B. Government Contracting and Procurement

On January 19, an oil and gas company agreed to pay $34.6 million to resolve allegations it knowingly underpaid royalties owed on oil and gas produced from federal lands. Specifically, the government alleged that the company submitted royalty payments to the federal government based on estimates and subsequently failed to make follow-up payments based on actual volumes and values as required by its agreements with the government. The company received credit under the settlement for cooperation by assisting with the determination of losses.[37]
On January 30, a technology company agreed to pay $5 million to resolve allegations that it falsely overstated cost and pricing data in a subcontract proposal to the U.S. Army. Specifically, the government alleged that the company overstated its costs to a primary contractor who was negotiating with the Army, and that the primary contractor then relied on those estimated costs when negotiating its contract, leading to significant overcharges. The settlement resolves a related qui tam suit for which the relator will receive $900,000.[38]
On January 30, a Virginia-based consulting agency and its parent company agreed to pay $3.9 million to resolve allegations that it made false statements about its status as a women-owned small business (WOSB) to obtain a Defense Health Agency contract regarding providing doctors to an Air Force treatment facility that had been set aside for WOSBs. In particular, the government alleged that the consulting company forfeited its WOSBs status when it failed to update its size certifications post-acquisition as required, and when asked by the government’s contracting official. The company was awarded the contract based on the allegedly false representation when it would not have been eligible had it provided correct information. This settlement resolved a qui tam action brought by an entity healthcare and support services provider, which purportedly discovered the misrepresentations through a report it developed to analyze Defense Health Agency contracts.[39] The settlement amount reflects cooperation from the companies during the government’s investigation.[40]
On March 12, an information and advisory services company agreed to pay $37 million to settle allegations that it violated the FCA and the Financial Institutions Reform, Recovery and Enforcement Act it used data in violation of its government contracts. The government alleged that over a month-long period, the company improperly accessed, retained, and anonymized credit card data it received under various government contracts, which it subsequently used to create proxy data that was incorporated into products and services sold to commercial customers. The company failed to disclose this behavior both to the government and to the commercial clients to whom it sold the products.[41]
On April 23, a company responsible for managing and operating a National Nuclear Security Administration site agreed to pay $18.4 million to settle liability for overpayments that resulted from production technicians submitting falsified timesheets over a six-year period. The company received credit under the settlement for self-disclosing the misconduct, cooperating with the government’s investigation, and for undertaking remediation efforts (including terminating the personnel who engaged in the misconduct).[42]
On June 6, a Canadian manufacturer of protective head gear for U.S. military and law enforcement use agreed to pay approximately $2.5 million to resolve claims that it used foreign-sourced materials in its production of helmet inserts in violation of the Berry Amendment. The company sold its products to the U.S. military under the Defense Logistics Agency’s Special Operational Equipment Tailored Logistic Support Program, which requires that textiles be sourced from the United States in compliance with the Berry Amendment. The government initiated an investigation involving the US Department of Defense, the Defense Criminal Investigative Service, and the Department of the Army Criminal Investigation Division after receiving a complaint from the DLA hotline. The settlement amount reflected that the company accepted responsibility, cooperated with the government’s investigation, and implemented compliance measures.[43]

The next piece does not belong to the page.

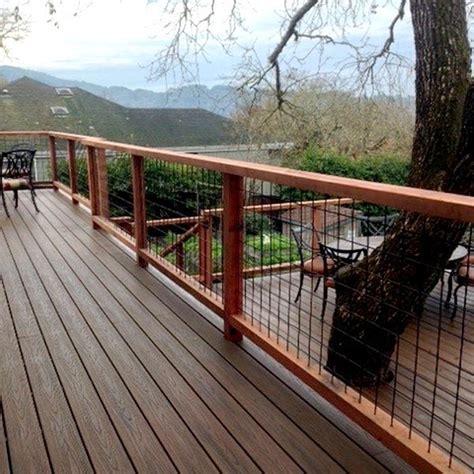 Hog Panel Deck Railing by 4x4 Mesh Level Rail Panels By Hog Railing Decksdirect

On June 7, a conglomerate of three medical practice and management groups operating urgent care practices in New Jersey and New York agreed to pay over $12 million to resolve allegations that they submitted false claims for reimbursement of COVID-19 tests to a program that funds COVID-19 testing for uninsured individuals. The government alleged that operators did not adequately confirm whether test recipients had health insurance coverage before submitting their claims to the program, resulting in the erroneous submission of claims for insured persons. It also alleged that the operators caused laboratories to submit false claims for those COVID-19 tests by providing requisition forms that inaccurately indicated the test recipients were uninsured. The operators received credit in the settlement for their voluntary disclosure, cooperation, and remediation efforts. The settlement also resolves a qui tam suit brought by a patient, who will receive approximately $2 million of the settlement.[44]

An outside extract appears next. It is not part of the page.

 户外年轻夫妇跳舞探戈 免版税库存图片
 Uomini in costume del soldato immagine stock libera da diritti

On June 17, two consulting companies agreed to settle allegations that they violated the False Claims by failing to meet cyber security requirements as part of the administration of the application system for the Emergency Rental Assistance Program. As part of the settlement, both companies admitted that they failed to satisfy their obligation to complete required cybersecurity testing for the systems. One company agreed to pay $7.6 million and the second agreed to pay $3.7 million as part of the settlement. The settlement also resolves a qui tam lawsuit brought by an entity owned by a former employee of one of the companies, which will receive a share of approximately $1.9 million of the settlement.[45]

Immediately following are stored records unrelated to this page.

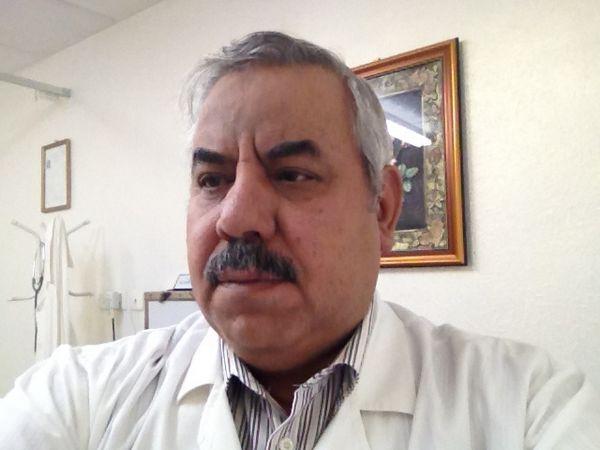 دكتور  احمد احمد علام   الرياض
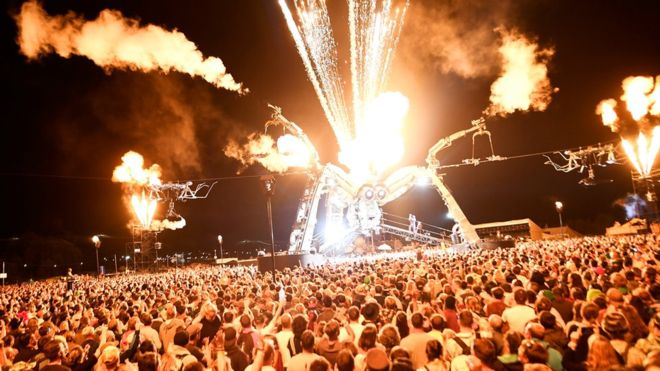 Glastonbury 2018 tickets sell out in just over half an hour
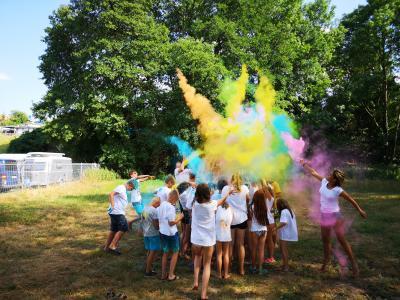Stadt Perleberg | Farbennachmittag: Jugendliche hatten viel Spaß mit den farbenfrohen Pulver.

On June 21, two Wisconsin and Connecticut-based aerospace and parts companies agreed to pay $70 million to resolve False Claims Act allegations that they overcharged the Navy for spare parts and materials needed to repair and maintain Navy aircrafts. According to the government’s allegations, the two companies, which were both wholly-owned subsidiaries of the same parent company, knowingly entered into a contract under which one would purchase parts from the other at a markup. The purchasing company then submitted cost vouchers to the Navy for reimbursement. The settlement also resolves a qui tam suit but does not specify the relator’s share of the recovery.[46]

C. Other

On January 31, an automobile accessory company agreed to pay $3 million to resolve allegations that it knowingly failed to pay antidumping and countervailing duties on materials it imported from China. In particular, the government alleged that the company failed to take any action after being informed that it was not paying the appropriate duties on extruded aluminum components from January 2012 through July 2021. This resolved a qui tam action brought by a former employee who will receive $510,000 plus $75,000 in legal fees as part of the settlement.[47]
On February 29, two individuals in Colorado agreed to pay $3.5 million to resolve allegations that they defrauded the federal government by tampering with rain gauges. The government alleged that the two individuals were part of a conspiracy to tamper with the rain gauges by various means in order to make it appear as though there was below-average rainfall. Doing so would allow them to take advantage of a federal program that pays indemnities to farmers when there is below-average precipitation. In addition to civil penalties, the two individuals pled guilty to criminal charges for which they received prison sentences and were ordered to pay an additional $3.1 million in restitution. The settlement also resolves a qui tam suit for which the relator’s estate will receive approximately $500,000.[48]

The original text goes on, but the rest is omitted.